Saved entries:
►

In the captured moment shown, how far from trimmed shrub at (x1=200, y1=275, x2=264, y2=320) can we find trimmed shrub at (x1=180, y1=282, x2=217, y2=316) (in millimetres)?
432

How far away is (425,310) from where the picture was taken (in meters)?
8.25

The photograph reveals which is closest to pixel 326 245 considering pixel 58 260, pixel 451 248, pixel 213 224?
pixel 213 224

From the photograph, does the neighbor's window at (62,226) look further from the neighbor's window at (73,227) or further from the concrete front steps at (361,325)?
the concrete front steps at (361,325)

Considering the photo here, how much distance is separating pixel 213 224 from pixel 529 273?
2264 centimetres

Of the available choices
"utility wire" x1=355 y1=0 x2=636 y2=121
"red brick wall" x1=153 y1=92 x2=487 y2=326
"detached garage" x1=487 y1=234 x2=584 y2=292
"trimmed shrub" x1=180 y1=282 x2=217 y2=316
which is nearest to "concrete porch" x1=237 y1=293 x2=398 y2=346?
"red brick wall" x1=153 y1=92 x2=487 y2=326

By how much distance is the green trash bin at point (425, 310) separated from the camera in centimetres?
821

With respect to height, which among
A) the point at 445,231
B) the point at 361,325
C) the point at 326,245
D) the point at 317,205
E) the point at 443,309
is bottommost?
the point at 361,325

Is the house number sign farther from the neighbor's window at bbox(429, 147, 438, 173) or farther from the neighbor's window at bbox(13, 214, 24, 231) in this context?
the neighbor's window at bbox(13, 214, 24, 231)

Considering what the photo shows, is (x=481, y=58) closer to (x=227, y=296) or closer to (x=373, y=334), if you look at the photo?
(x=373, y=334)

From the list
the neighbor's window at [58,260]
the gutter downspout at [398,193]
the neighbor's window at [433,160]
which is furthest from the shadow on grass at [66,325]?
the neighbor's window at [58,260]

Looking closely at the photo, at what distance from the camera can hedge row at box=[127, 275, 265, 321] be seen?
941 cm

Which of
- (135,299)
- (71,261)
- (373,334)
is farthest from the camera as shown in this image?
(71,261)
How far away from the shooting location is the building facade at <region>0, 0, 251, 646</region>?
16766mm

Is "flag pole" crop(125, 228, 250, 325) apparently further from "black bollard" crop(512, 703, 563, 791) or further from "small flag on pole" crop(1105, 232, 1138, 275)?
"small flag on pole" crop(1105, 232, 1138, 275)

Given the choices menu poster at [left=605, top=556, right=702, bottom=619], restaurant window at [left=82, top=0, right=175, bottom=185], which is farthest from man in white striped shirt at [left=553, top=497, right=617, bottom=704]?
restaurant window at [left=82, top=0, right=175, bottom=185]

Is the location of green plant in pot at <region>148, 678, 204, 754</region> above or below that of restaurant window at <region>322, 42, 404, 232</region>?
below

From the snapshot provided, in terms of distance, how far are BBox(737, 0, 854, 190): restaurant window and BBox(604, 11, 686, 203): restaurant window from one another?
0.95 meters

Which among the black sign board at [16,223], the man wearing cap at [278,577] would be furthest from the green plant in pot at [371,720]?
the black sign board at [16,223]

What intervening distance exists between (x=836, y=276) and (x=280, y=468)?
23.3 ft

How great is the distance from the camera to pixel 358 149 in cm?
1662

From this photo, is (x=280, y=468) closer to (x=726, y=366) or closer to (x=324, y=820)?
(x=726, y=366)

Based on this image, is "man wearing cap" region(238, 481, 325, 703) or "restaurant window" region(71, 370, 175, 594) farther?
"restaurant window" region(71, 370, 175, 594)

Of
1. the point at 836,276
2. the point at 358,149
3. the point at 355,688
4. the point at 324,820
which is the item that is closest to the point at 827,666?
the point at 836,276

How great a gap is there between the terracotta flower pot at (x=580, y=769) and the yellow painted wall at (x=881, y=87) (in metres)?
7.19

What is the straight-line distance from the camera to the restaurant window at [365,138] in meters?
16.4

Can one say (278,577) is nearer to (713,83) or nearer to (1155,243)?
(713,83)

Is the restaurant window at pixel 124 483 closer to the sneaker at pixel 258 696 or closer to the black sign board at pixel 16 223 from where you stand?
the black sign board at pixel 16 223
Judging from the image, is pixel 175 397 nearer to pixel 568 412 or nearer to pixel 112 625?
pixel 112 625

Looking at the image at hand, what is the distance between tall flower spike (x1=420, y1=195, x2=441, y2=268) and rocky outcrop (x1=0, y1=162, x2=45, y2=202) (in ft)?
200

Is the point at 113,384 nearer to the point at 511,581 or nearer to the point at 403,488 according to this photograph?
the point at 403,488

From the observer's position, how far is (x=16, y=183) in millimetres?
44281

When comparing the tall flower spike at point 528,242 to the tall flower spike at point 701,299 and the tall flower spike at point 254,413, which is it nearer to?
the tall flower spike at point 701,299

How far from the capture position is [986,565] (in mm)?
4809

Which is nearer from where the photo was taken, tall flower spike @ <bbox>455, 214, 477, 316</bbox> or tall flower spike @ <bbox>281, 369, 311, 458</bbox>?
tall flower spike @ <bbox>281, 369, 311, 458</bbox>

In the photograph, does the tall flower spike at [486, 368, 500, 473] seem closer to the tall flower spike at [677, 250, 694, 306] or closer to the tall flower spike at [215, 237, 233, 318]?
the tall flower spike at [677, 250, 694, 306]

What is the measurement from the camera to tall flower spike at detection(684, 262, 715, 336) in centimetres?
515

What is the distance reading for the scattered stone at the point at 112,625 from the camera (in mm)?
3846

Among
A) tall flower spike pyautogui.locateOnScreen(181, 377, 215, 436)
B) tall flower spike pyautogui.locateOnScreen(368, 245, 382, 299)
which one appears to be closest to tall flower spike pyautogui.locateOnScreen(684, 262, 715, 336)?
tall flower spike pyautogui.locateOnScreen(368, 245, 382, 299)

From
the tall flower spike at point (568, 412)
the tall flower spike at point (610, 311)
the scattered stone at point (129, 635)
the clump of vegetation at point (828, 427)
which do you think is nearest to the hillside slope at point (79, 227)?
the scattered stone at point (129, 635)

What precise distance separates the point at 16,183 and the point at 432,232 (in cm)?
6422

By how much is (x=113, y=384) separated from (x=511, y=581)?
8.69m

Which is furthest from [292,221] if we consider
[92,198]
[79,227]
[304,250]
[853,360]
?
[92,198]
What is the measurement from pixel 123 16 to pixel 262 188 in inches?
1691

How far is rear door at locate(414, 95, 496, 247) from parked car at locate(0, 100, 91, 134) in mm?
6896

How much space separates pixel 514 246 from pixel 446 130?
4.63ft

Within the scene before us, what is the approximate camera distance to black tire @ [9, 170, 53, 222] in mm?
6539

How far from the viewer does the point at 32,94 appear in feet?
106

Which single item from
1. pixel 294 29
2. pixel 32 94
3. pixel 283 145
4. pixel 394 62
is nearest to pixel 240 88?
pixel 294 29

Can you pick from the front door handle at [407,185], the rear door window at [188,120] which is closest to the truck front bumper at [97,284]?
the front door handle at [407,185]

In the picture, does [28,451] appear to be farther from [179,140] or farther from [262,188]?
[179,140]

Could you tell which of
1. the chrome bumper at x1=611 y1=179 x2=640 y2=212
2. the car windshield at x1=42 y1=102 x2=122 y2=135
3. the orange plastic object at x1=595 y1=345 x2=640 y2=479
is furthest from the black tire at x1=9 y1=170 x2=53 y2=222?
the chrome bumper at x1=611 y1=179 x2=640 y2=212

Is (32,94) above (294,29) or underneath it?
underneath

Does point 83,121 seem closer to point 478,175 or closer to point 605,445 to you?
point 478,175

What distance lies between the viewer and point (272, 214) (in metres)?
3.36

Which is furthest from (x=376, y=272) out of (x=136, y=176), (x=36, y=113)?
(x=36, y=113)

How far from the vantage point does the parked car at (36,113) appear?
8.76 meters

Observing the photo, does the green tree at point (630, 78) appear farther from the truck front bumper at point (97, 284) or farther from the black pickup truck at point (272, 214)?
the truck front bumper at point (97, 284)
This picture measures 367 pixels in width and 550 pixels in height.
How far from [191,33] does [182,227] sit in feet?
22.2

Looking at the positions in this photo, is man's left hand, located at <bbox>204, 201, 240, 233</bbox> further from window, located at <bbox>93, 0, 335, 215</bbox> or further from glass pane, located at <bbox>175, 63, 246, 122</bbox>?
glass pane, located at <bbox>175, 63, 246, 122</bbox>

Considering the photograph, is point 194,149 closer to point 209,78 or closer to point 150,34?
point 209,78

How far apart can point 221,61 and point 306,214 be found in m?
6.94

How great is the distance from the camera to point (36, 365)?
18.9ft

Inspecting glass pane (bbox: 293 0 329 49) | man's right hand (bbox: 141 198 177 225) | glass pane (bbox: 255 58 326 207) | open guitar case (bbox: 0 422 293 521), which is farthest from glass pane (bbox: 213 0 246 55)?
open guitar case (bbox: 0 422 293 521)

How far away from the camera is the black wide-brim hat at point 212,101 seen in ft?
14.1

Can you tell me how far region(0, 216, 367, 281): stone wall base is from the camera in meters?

◄

### DO THIS:
Reproduce every line of the rows from the very start up to and including the line with "2264 centimetres", keeping each line word for word.

### TASK RESPONSE:
In the captured moment shown, how far from trimmed shrub at (x1=200, y1=275, x2=264, y2=320) can we find trimmed shrub at (x1=180, y1=282, x2=217, y2=316) (in millimetres)?
432

How far away is (425,310) from where the picture was taken (in meters)?
8.25

The photograph reveals which is closest to pixel 326 245 considering pixel 58 260, pixel 451 248, pixel 213 224?
pixel 213 224

From the photograph, does the neighbor's window at (62,226) look further from the neighbor's window at (73,227) or further from the concrete front steps at (361,325)?
the concrete front steps at (361,325)

Considering the photo here, how much distance is separating pixel 213 224 from pixel 529 273?
2264 centimetres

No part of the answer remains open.